TNS Media Research, LLC, et. al. v. TRA Global, Inc., 1-11-cv-04039 (NYSD November 29, 2016, Order) (Forrest, USDJ)
Thursday, December 1, 2016
Newly Assigned Judge Vacates Earlier Summary Judgment Invalidating Advertising Campaign Analysis Patents Under 35 U.S.C. § 101
The court sua sponte vacated the prior district judge's summary judgment order invalidating defendant's advertising campaign analysis patents for lack of patentable subject matter because the asserted claims were not directed toward an abstract idea. "The invention set forth in the [patent-in-suit], and claim 71 in particular, seeks to solve a known industry problem: determining the value proposition of an advertising campaign in today’s fragmented digital environment. . . . [C]laim 71 is not directed at an abstract idea of double-blind matching. . . . Instead, claim 71 is directed at the concrete idea that there are today numerous digital media platforms which can be mined for information about second-by-second or minute-by-minute household viewing; that data can be as granular as whether the volume is turned down during a commercial break, or whether the channel is switched away and then switched back.
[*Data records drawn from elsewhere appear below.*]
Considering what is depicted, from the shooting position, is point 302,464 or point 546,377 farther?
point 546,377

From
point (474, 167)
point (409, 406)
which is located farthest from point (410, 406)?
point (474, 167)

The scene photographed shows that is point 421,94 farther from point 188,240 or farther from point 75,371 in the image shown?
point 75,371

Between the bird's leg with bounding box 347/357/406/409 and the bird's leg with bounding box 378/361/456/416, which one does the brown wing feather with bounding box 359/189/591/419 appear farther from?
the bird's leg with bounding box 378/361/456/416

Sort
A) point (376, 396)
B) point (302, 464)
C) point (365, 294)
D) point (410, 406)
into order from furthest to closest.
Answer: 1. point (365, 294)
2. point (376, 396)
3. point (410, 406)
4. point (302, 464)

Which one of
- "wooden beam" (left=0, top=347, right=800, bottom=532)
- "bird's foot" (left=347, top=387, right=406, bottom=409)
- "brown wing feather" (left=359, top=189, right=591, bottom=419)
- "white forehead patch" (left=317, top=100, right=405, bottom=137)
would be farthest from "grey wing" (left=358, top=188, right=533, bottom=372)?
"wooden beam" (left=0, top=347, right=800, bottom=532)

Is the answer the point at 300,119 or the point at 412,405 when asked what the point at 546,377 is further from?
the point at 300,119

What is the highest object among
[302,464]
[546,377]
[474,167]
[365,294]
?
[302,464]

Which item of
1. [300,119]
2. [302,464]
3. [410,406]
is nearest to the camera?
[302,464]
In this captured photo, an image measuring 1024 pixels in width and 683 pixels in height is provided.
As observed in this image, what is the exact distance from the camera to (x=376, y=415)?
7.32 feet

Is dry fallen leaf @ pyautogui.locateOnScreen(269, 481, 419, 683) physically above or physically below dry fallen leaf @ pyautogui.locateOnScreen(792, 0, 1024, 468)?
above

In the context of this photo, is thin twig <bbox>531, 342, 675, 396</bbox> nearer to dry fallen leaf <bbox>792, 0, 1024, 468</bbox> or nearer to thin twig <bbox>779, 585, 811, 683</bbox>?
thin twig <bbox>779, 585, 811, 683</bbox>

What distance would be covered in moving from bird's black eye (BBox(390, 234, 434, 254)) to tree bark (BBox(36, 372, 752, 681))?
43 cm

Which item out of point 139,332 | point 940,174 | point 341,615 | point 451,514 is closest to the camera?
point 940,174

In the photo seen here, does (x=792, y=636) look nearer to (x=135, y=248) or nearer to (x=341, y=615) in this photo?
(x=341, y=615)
That viewing data can be gathered as to a substantial number of households -- privacy protected -- and compared to equally granular data on purchasing behavior, and then various analyses can be created that rely on this level of detail. This is no abstraction and is described [as] an advancement. . . . It is, of course, possible for a court to reduce the method to an abstract description of, for example, 'collecting viewing and purchasing data to analyze the utility of an advertising campaign.' Indeed, virtually any invention can be reduced to a concept. . . . The key question is whether the abstract summary embodies the totality of the invention is all that the invention is—in other words, is the invention nothing more than the abstract concept? Here, the answer is plainly no."